═════ Record extracts ═════
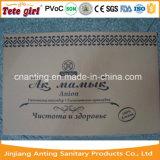 中国の最も安い価格100%Cottonの通気性の表面の陰イオンの生理用ナプキンの製造業者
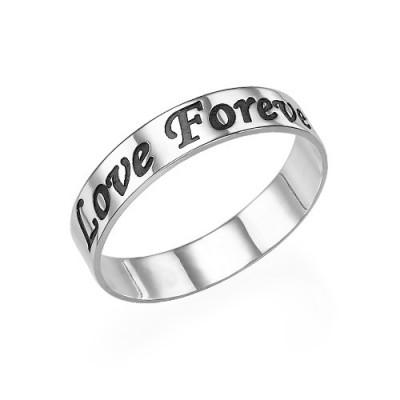 Script Silver Promise Ring - The Handmade ™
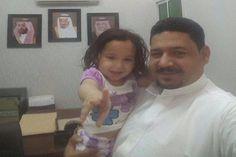 """🔹 العثور على """"شوق"""" الطفلة المخطوفة .. والخاطفة في قبضة الأمن 🔹 #اختطاف #المرأة #سجن_النساء #سكني #شرطة_الرياض #شرطة_النسيم #منطقة_الرياض"""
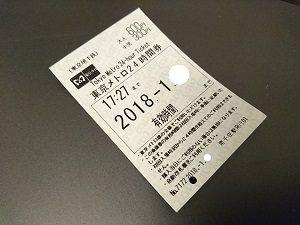 メトロ24時間券7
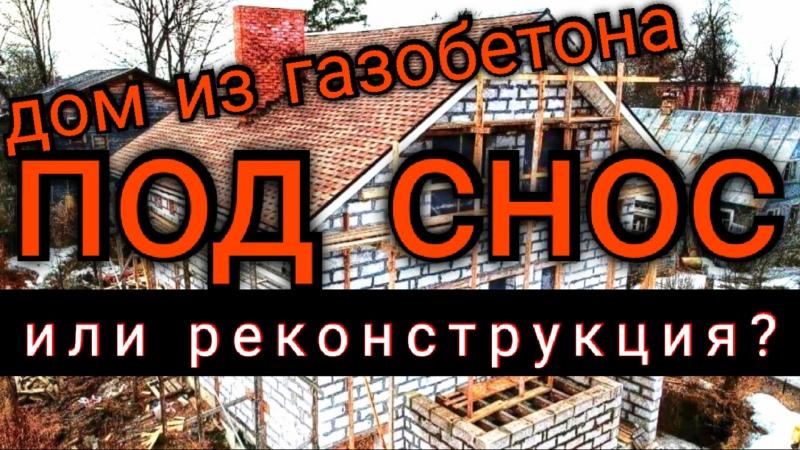 Ошибки при строительстве дома из газобетона. Можно ли самому построить дом из газобетона?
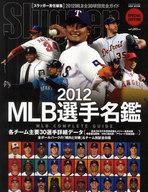 <<趣味・雑学>> 12 MLB選手名鑑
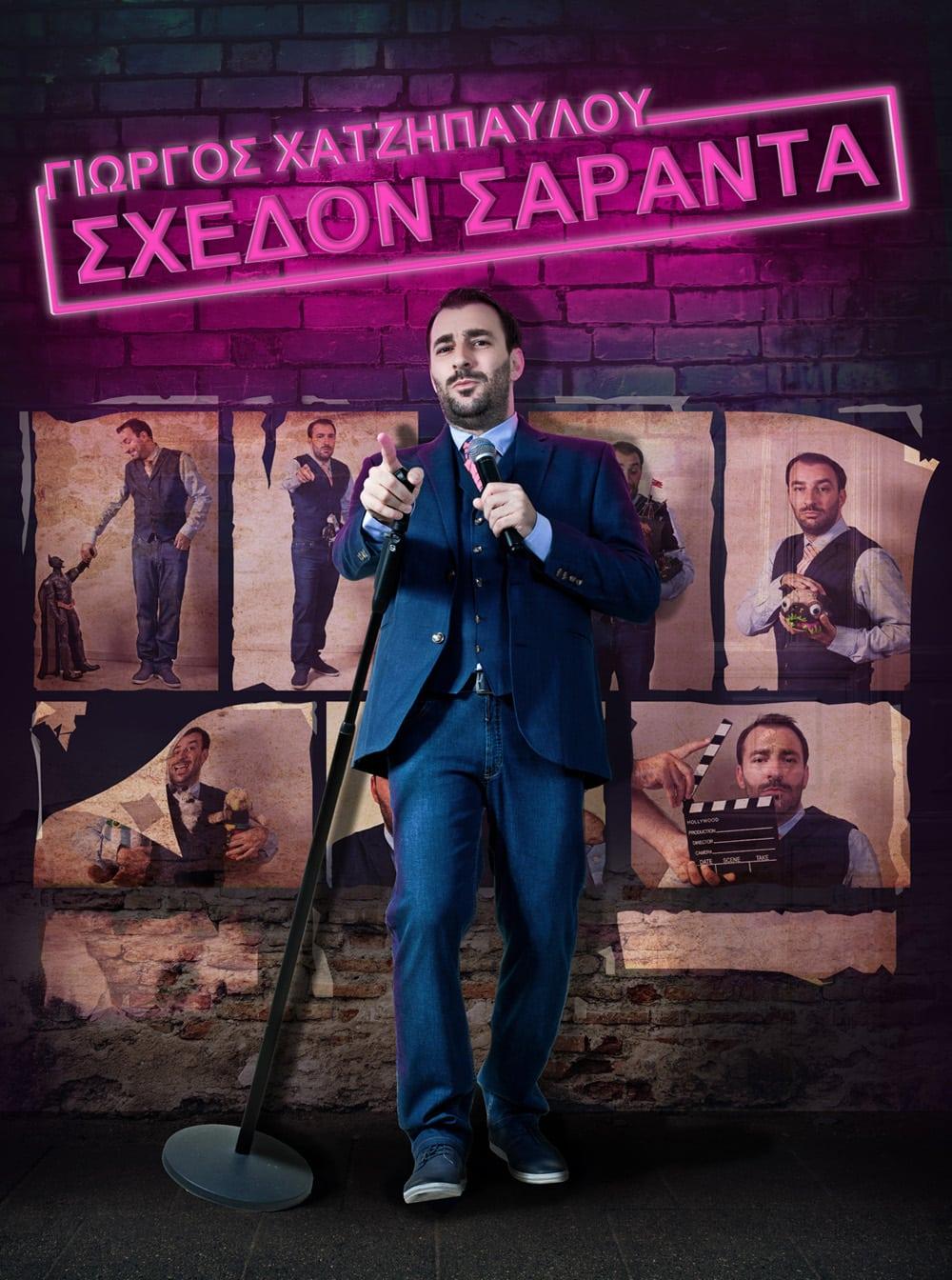 Sxedon Saranta - Giorgos Xatzipavlou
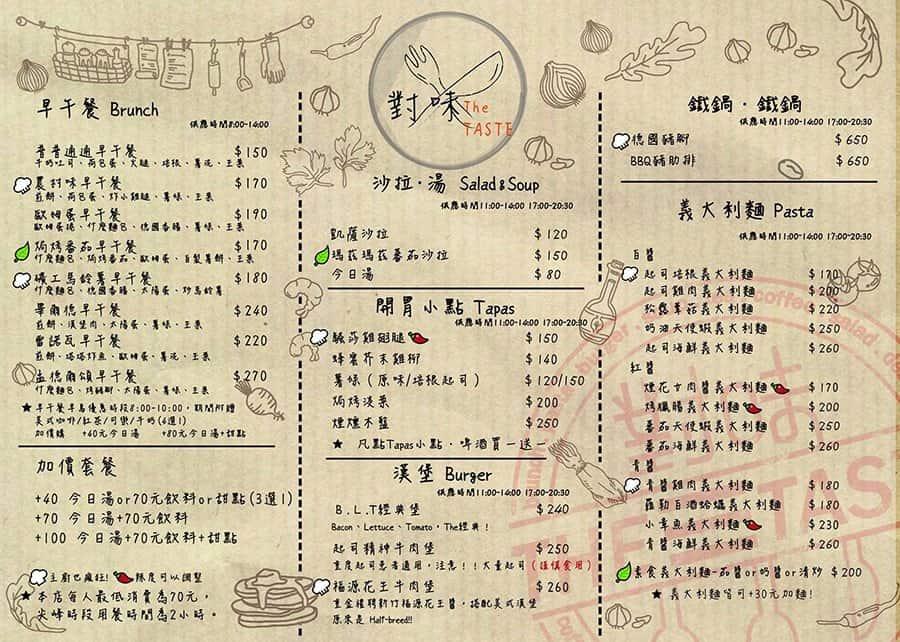 taste-menu1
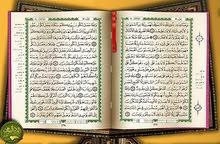 خيركم من تعلم القرآن وعلمه  محفظ قرآن كريم والتجويد وتعليم القراءات القرآنية وال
═════
» About this task
Output, exactly and without pictures, the span of lines that starts at the line containing "taste-menu1" and ends at the last line above.

» Answer box
 taste-menu1
 خيركم من تعلم القرآن وعلمه  محفظ قرآن كريم والتجويد وتعليم القراءات القرآنية وال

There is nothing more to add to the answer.